Requirement A ▸ In the forum thread below about the IH 1086 injection pump, translate this sentence into Spanish: "My pump still worked but was leaking around the shaft seals."
Requirement B ▸ Repeat word for word a part of the injection pump thread below: begin at the words that have "No offense intended, friend, but" and stop after "than that. Thanks!!".

Start of Reading passage

# IH 1086 Injection Pump



## aborgardt (Dec 15, 2015)

The injection pump on my 1086 is weak and I am wanting to rebuild it, but I am not able to locate a rebuild kit for it anywhere. I can find rebuilt pumps, so there has to be kits??? anyone have any ideas where I can go for a repair kit?


----------



## Fedup (Feb 25, 2014)

No offense intended, friend, but the reason such "kits" aren't available is probably due to the fact that one doesn't simply "rebuild" injection pumps at home. This is done by professionals, with the proper knowledge, tools, and test equipment. I suppose should you choose to "do it yourself," I'm quite sure you can obtain any parts, seals, kits or whatever from a pump shop, once you provide the make/model and I.D. numbers from the pump.


----------



## aborgardt (Dec 15, 2015)

That makes sense. I guess I just assumed replacing seals and gaskets would not require much knowledge. Must be more to it than that. Thanks!!


----------



## robertgrisham (Jun 7, 2011)

aborgardt,
I found some seals for an old Bosch injector pump for a 1970s IHC 2400A. My pump still worked but was leaking around the shaft seals. Did the job myself and came out ok. Try this company in Ky. http://www.dandcdiesel.com/contact-us.php My pump is so old that getting parts is impossible but they did have the seals. Good luck. Robert


----------



## aborgardt (Dec 15, 2015)

Thanks, I sent them an email. There rebuild prices look pretty reasonable too....


----------

End of Reading passage
Start of Entries shown

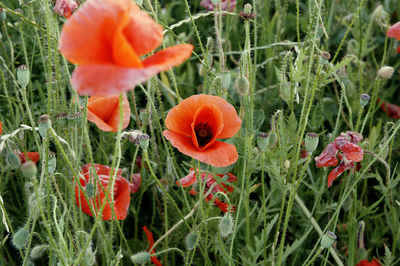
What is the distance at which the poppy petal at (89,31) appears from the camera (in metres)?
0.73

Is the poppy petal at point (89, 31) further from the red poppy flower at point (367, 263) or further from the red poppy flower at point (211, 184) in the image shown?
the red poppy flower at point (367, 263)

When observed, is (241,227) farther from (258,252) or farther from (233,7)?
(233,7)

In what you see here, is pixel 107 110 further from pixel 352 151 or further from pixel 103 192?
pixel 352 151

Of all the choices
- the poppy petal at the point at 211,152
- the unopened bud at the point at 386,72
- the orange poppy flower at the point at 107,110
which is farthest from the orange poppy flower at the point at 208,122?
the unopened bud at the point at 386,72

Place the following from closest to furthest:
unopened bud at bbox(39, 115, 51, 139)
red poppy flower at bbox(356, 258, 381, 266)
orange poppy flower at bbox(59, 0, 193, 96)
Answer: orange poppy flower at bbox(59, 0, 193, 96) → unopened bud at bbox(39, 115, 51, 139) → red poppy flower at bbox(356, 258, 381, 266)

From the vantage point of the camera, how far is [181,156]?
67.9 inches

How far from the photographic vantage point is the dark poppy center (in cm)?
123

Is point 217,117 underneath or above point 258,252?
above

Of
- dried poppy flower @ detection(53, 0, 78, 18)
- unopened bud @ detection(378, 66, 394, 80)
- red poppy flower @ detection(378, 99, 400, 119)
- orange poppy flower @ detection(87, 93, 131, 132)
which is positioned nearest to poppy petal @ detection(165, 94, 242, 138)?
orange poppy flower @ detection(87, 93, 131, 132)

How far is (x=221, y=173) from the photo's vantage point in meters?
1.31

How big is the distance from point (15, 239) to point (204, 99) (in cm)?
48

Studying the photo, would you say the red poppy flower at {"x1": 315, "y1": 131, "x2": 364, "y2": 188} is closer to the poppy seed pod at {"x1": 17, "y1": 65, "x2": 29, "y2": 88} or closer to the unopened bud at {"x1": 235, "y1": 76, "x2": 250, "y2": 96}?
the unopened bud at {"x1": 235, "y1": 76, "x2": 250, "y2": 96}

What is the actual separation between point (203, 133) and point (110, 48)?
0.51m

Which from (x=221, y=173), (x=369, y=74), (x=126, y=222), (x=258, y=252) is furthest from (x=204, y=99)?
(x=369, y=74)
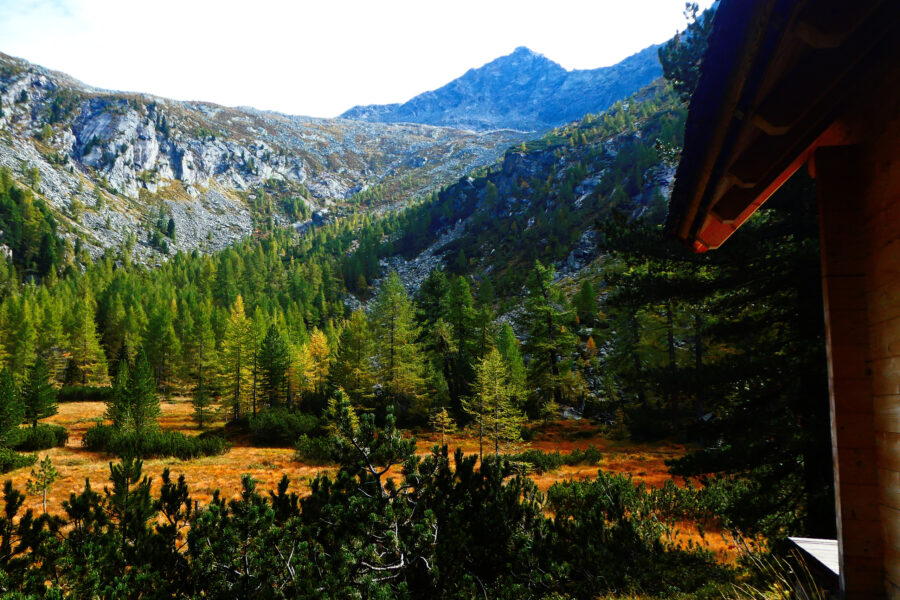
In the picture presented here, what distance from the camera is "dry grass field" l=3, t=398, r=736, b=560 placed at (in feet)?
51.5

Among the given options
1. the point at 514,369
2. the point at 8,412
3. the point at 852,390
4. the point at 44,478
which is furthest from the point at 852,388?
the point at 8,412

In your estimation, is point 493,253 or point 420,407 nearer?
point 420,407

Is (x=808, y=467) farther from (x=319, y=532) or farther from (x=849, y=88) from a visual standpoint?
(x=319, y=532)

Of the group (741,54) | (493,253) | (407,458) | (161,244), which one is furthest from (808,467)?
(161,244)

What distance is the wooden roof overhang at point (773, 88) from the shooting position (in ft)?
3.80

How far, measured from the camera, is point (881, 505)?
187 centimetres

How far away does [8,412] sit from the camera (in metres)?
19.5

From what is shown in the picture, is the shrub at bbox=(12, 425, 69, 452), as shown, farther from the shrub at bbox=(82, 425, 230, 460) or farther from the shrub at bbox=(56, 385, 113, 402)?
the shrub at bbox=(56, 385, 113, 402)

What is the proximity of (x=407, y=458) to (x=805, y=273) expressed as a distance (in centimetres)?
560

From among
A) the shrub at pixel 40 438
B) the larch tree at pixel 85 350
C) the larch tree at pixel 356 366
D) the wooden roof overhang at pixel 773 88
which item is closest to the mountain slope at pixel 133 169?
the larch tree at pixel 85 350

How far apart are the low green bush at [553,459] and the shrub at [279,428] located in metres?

End of Entries shown
Start of Entries shown

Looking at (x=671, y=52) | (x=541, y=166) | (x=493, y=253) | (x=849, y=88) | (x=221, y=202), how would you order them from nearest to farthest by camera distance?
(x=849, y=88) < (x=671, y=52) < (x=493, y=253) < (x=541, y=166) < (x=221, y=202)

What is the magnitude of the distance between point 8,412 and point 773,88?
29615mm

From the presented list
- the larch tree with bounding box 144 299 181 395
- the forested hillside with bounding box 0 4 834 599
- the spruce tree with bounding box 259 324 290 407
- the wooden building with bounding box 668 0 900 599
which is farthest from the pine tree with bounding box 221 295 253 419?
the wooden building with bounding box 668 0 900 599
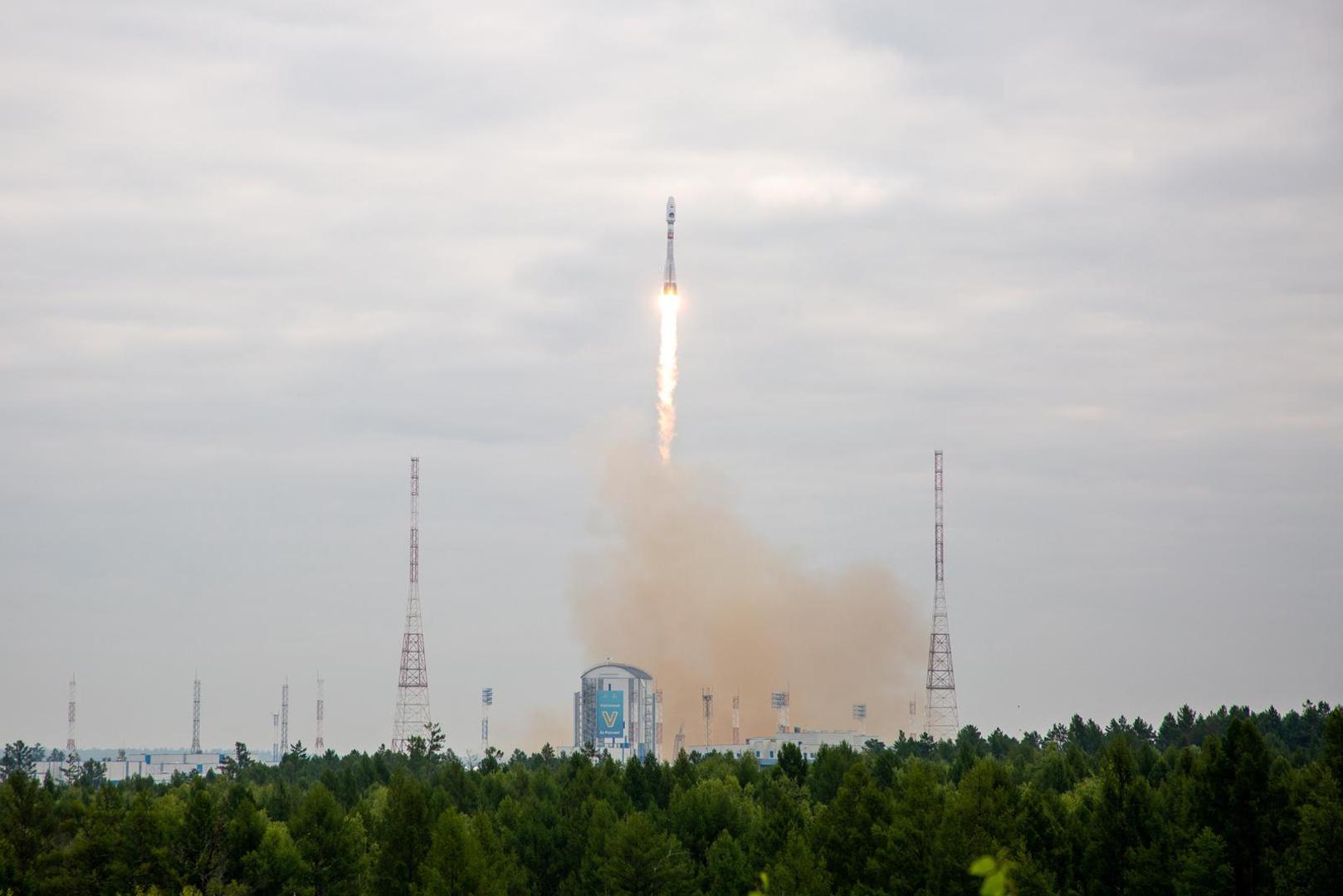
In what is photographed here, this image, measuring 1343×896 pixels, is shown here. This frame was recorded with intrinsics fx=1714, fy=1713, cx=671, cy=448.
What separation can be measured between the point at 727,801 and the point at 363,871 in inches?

End of Entries shown
Start of Entries shown

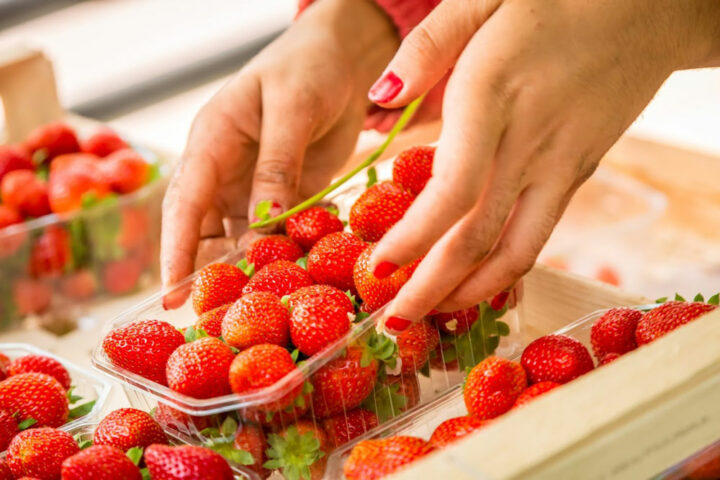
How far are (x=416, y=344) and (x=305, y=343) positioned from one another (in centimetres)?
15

End of Entries shown

Response A ▸ Mi bomba todavía funcionaba, pero tenía fugas alrededor de los sellos del eje.

Response B ▸
No offense intended, friend, but the reason such "kits" aren't available is probably due to the fact that one doesn't simply "rebuild" injection pumps at home. This is done by professionals, with the proper knowledge, tools, and test equipment. I suppose should you choose to "do it yourself," I'm quite sure you can obtain any parts, seals, kits or whatever from a pump shop, once you provide the make/model and I.D. numbers from the pump.


----------



## aborgardt (Dec 15, 2015)

That makes sense. I guess I just assumed replacing seals and gaskets would not require much knowledge. Must be more to it than that. Thanks!!